I don't know the name of the razor to apply here. But it's a hell of a razor, for sure.

Re:Hahahahaha. What a joke.

[Bonzoli]

Kind of like a PHD student security programmer, accidentally putting in heartbleed in the middle of Xmas when it was automagically accepted in to ssh code, because we do not teach bounds checking to PHD students.
Hope and Belief.

Re:Kaspersky Lab

[Noryungi]

I am not too worried about Putin.

What I am worried about is this: the Equation malware was used years ago. We know these guys are good at what they do. Very good.

NSA has been working on that stuff since the 1950s -- that's 65 years of experience, folks, and they have been big computer users since day ONE -- heck even before day one, if you count Bletchley Park and stuff like the cracking of Red, Purple and JN cyphers.

So, we are talking about an organization that has huge experience in cracking systems and crypto, and the enormous budget to support its activities.

So: what have they been producing between Equation and, let's say, Stuxnet, and today?

Equation was -- from what I understand -- fairly Windows specific. What have they got now? The stuff coming out of all these not-so-funny super top secret projects?

Here is a hint: combine stuff like Heartbleed (OpenSSL), ShellShock, stuff that lingered in code bases for decades before being found out, maybe other stuff such as a few rumors about OpenSSH backdoors (remember those?) and the "let me install myself cosily in your HDD BIOS where you cannot dislodge me" capabilities of Equation and, presto! No one is safe from the prying eyes of NSA anymore.

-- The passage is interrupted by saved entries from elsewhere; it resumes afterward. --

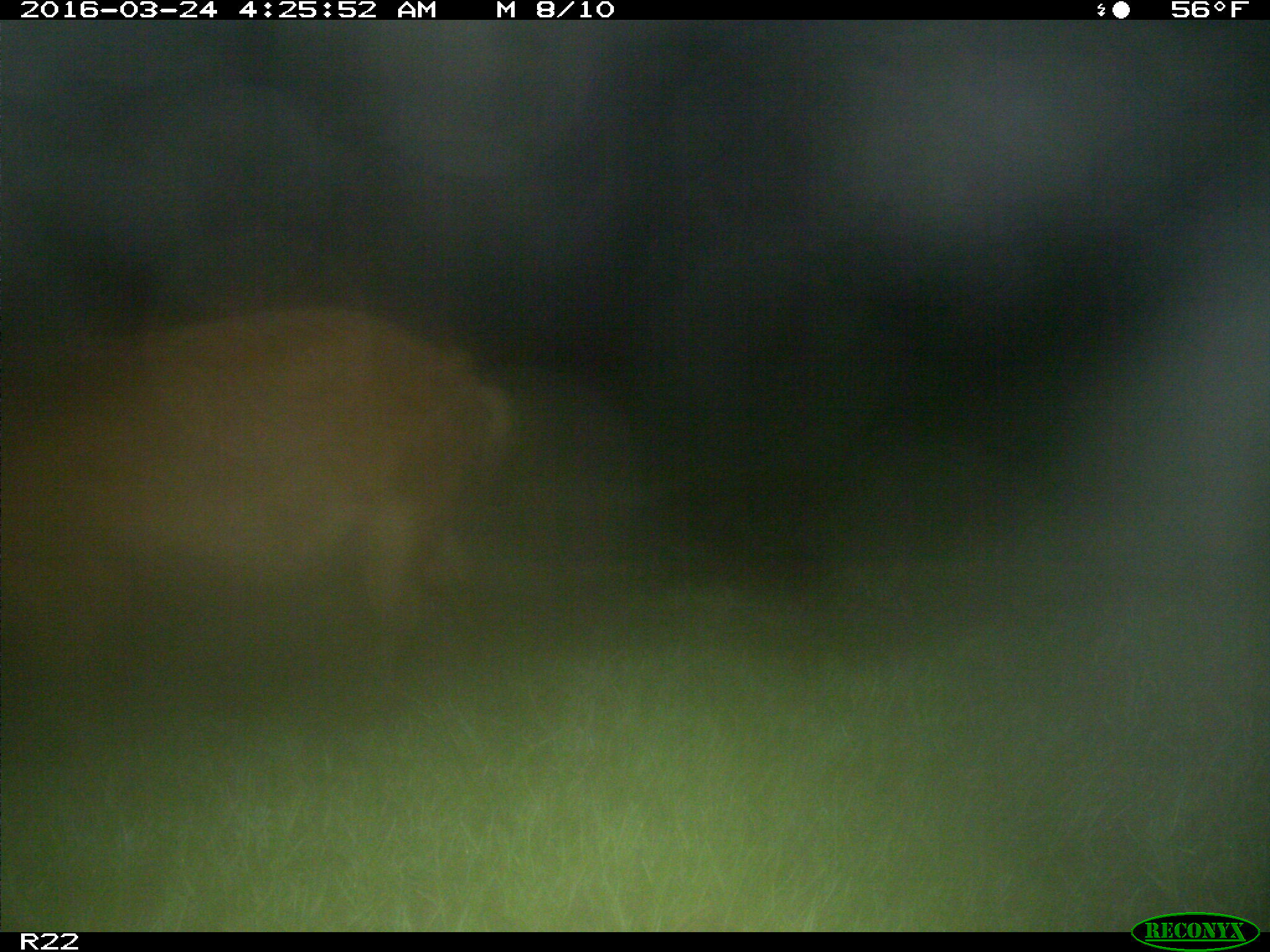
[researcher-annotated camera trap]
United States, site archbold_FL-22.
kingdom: Animalia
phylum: Chordata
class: Mammalia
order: Artiodactyla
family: Suidae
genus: Sus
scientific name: Sus scrofa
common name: wild boar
Sus scrofa (wild boar).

That's the kind of things that makes you lose sleep at night. At least, I do lose sleep over it. Georges Orwell had nothing on these guys.

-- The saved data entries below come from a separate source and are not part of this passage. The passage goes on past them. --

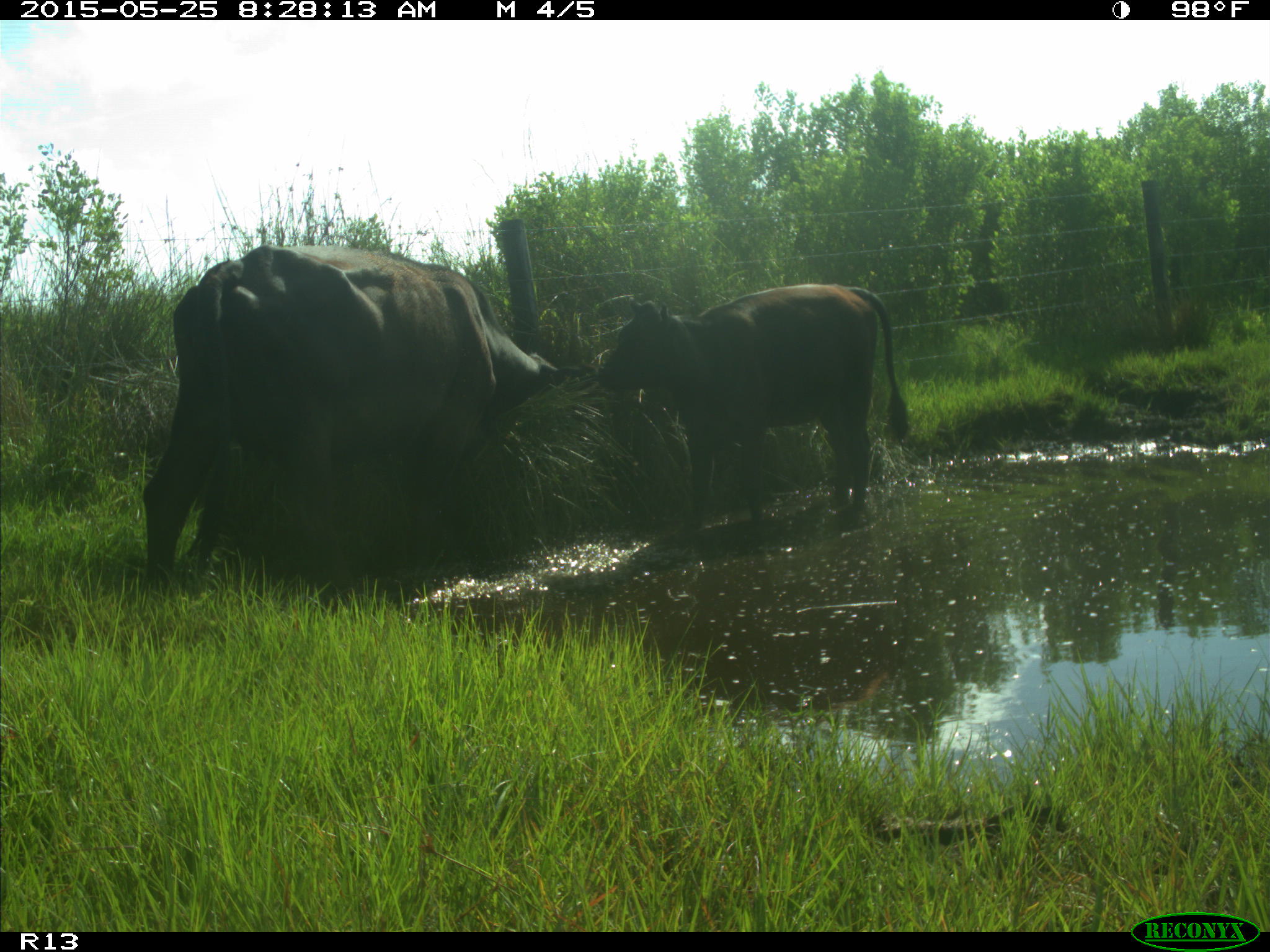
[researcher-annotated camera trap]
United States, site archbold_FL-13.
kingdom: Animalia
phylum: Chordata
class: Mammalia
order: Artiodactyla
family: Bovidae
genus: Bos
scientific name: Bos taurus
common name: domestic cow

What if you are only running open-source? Vulnerable. Audited open-source? They have 100 times the manpower of the best programming teams out there. Heck, they may even have inflitrated these projects in the first place!

And don't forget one last things: the guys are masters of misdirection. NSA and GCHQ and everyone in between said for years that Enigma was safe to use, even after the nd of WWII. It's extremely simple for these people to say (unofficially, of course) "Drats! This guy is using open source! Foiled again! Damn you open source programmers!! Damn you all to hell!!!", all the while exploiting Linux/BSD machines as easily as "1-2-3". And we know they like subtle.

So, here is the question: what do they have, right now, that we don't know about? Think about that for a second.

Re:Let's roll our own Time Zones too!

[Minwee]

"[...] modification timestamps were almost always consistent with an 8-5 workday in the UTC-3 or UTC-4 timezones"

When writing an article of this sort your goal should be to _explain your position_, not to create a math problem which, if solved in the correct manner, suggests what your position could be. If the authors wanted to point to a 7-3 work day in UTC-5, they should have simply said so instead of going out of their way to state something quite different.

It's not hard.

Here, it could look something like this:

"[...] modification timestamps were almost always consistent with a 7-3 workday in the US Eastern timezone (UTC-5), allowing for standard Daylight Savings changes as observed in Virginia, DC and Maryland"

It should not look like this:

"[...] modification timestamps were almost always consistent with an 8 PM - 5 AM workday in the UTC+9 time zone, showing that this was clearly the work of North Koreans with insomnia"

Do you see the difference?

The really troubling part

[ThatsNotPudding]

If every OS and system on the planet is merely your plaything, you are now not just a government agency but a standalone entity that can completely self-fund without leaving a trace, and thus answerable to no one, most especially mere elected civilians.

And if the Senators or POTUS get uppity, well no one that achieves those offices are innocent, thus they are completely blackmailable, if not subject to out and out threats (especially their families).

I think this is the main reason every man that now becomes President ends up with gray hair, regardless of their age.

"Exploit Engineer"

[Errol+backfiring]

Sorry guys, I will never use the word "hacker" again now that they are officially called "Exploit Engineers".